▶ _Esercizio 1_: Riscrivi sotto forma di elenco il paragrafo del testo proposto che comincia con «Per i Ministeri, però, non contano attenuanti», conservandone i fatti principali.
▶ _Esercizio 2_: Riporta senza alcuna modifica il passo del testo proposto compreso tra "Resta sospeso il" e "tagli e riconversioni.", estremi inclusi.
━━━━━ Testo proposto
Martedì pomeriggio, nell’ennesimo confronto con i tecnici dei Ministeri, i commissari alla sanità del Molise, Marco Bonamico e Ulisse Di Giacomo, hanno dovuto incassare un nuovo no. I conti non tornano e il debito Asrem continua a crescere: si prevede una perdita di altri 4 milioni rispetto ai circa 46 all’anno precedente. Non una cifra trascurabile, certo, ma piccola se paragonata ai bilanci miliardari di altre regioni.
Per i Ministeri, però, non contano attenuanti. Conta solo l’aritmetica. Da Roma ribadiscono le prescrizioni: chiusura immediata di un punto nascita e di un laboratorio di emodinamica, riconversione del Caracciolo di Agnone da struttura di area particolarmente disagiata a ospedale di comunità, e l’eliminazione di diversi presidi di guardia medica. Misure che, in ossequio ai criteri di risparmio e rientro dal debito, vanno nella direzione opposta rispetto alle richieste del territorio.
Nell’ottica ministeriale, ha trovato invece favore il progetto di trasferire l’ospedale Cardarelli nello stabile dell’Università Cattolica, attualmente occupato in parte da Responsible Hospital Research.
Non mancano, tuttavia, spiragli positivi. Sono stati infatti sbloccati fondi per le cosiddette premialità 2017 e 2018, pari a circa 30 milioni di euro, risorse che potranno contribuire a dare ossigeno a un sistema sanitario regionale fragile e sottofinanziato.
Resta sospeso il nuovo Piano operativo 2025-2027, che ha incassato un sostanziale gradimento tecnico ma dovrà passare il vaglio definitivo del tavolo di verifica sul DM 70 previsto entro ottobre. È il Piano che tanto ha fatto discutere negli ultimi giorni: non per errori di scrittura, ma perché in linea con i criteri ministeriali impone una riorganizzazione che significa, in concreto, tagli e riconversioni.
Ed è qui che la partita diventa politica. Perché il Molise non è la Campania o il Piemonte: è una regione piccola, con un’orografia complessa, collegamenti carenti, trasporti inadeguati, un’età media della popolazione tra le più alte e una cronica scarsità di servizi. Pensare di applicare i medesimi parametri nazionali senza tener conto delle peculiarità locali significa condannare il sistema a ulteriori tagli.
━━━━━━━━━━
━━━━━ Estratti del materiale
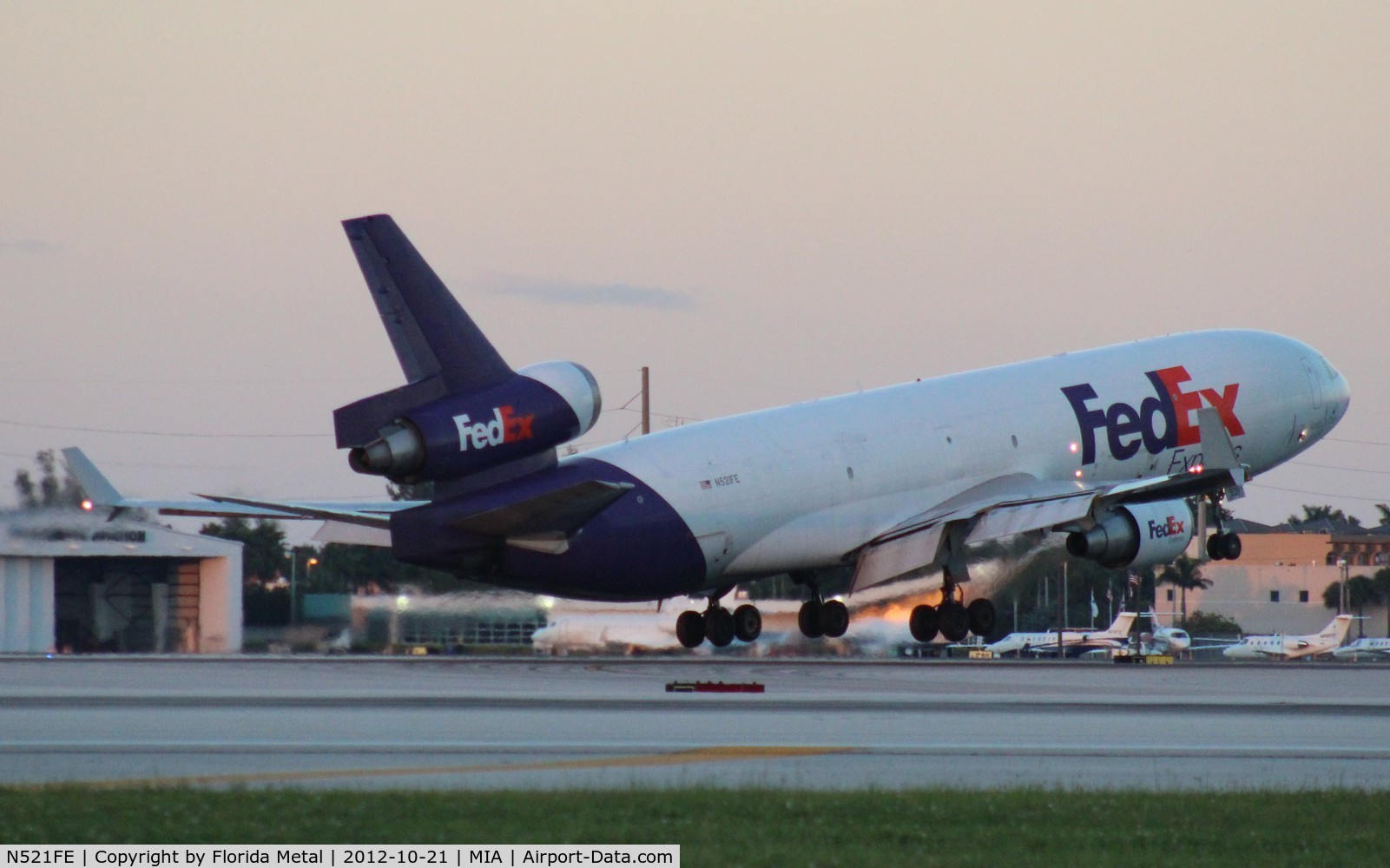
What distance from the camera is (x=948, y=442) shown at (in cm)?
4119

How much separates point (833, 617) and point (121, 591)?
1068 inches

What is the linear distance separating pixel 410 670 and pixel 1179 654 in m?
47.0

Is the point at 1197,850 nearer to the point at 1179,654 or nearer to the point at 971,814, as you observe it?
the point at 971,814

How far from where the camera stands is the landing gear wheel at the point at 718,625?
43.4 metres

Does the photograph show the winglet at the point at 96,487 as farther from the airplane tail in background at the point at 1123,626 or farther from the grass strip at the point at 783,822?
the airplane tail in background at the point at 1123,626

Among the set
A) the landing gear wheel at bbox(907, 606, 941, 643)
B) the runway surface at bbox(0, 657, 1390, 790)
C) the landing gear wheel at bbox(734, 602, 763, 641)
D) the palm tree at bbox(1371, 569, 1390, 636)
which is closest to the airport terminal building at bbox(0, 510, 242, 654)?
━━━━━━━━━━
━━━━━ Estratti del materiale
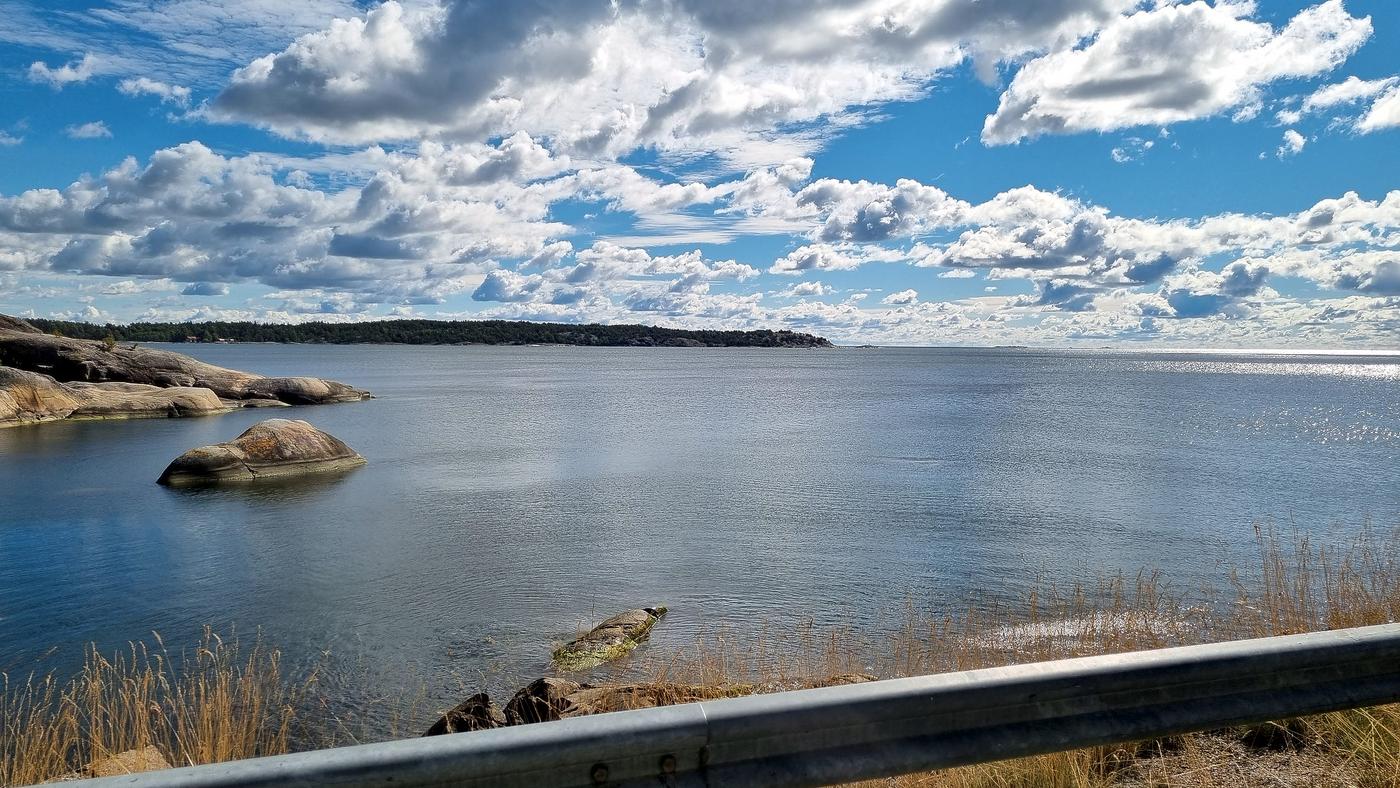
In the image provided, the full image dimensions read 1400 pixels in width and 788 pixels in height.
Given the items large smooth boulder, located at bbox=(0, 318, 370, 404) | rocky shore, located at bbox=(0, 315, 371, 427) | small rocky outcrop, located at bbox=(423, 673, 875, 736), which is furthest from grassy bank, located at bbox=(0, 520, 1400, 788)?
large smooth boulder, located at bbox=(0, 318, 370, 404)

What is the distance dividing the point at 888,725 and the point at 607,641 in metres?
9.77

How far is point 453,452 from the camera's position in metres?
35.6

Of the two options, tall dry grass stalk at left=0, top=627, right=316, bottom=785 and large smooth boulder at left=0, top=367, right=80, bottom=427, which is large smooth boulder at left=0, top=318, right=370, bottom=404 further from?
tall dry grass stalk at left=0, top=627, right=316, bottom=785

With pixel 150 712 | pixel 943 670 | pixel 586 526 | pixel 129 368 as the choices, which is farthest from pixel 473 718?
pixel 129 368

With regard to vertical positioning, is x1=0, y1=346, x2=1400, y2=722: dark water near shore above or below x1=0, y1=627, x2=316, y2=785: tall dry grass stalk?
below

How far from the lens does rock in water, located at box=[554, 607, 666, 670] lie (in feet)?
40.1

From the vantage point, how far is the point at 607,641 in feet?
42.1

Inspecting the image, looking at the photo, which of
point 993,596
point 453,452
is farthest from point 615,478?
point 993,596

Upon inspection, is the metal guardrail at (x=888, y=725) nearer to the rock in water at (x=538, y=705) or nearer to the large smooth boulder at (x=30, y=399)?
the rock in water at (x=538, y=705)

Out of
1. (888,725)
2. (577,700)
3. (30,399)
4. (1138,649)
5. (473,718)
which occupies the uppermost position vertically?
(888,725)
━━━━━━━━━━
▶ _Soluzione 1_:
- Per i Ministeri non contano le attenuanti, ma solo l'aritmetica.
- Da Roma vengono ribadite le prescrizioni:
  - chiusura immediata di un punto nascita e di un laboratorio di emodinamica;
  - riconversione del Caracciolo di Agnone da struttura di area particolarmente disagiata a ospedale di comunità;
  - eliminazione di diversi presidi di guardia medica.
- Queste misure, dettate dai criteri di risparmio e di rientro dal debito, vanno in direzione opposta alle richieste del territorio.

▶ _Soluzione 2_:
Resta sospeso il nuovo Piano operativo 2025-2027, che ha incassato un sostanziale gradimento tecnico ma dovrà passare il vaglio definitivo del tavolo di verifica sul DM 70 previsto entro ottobre. È il Piano che tanto ha fatto discutere negli ultimi giorni: non per errori di scrittura, ma perché in linea con i criteri ministeriali impone una riorganizzazione che significa, in concreto, tagli e riconversioni.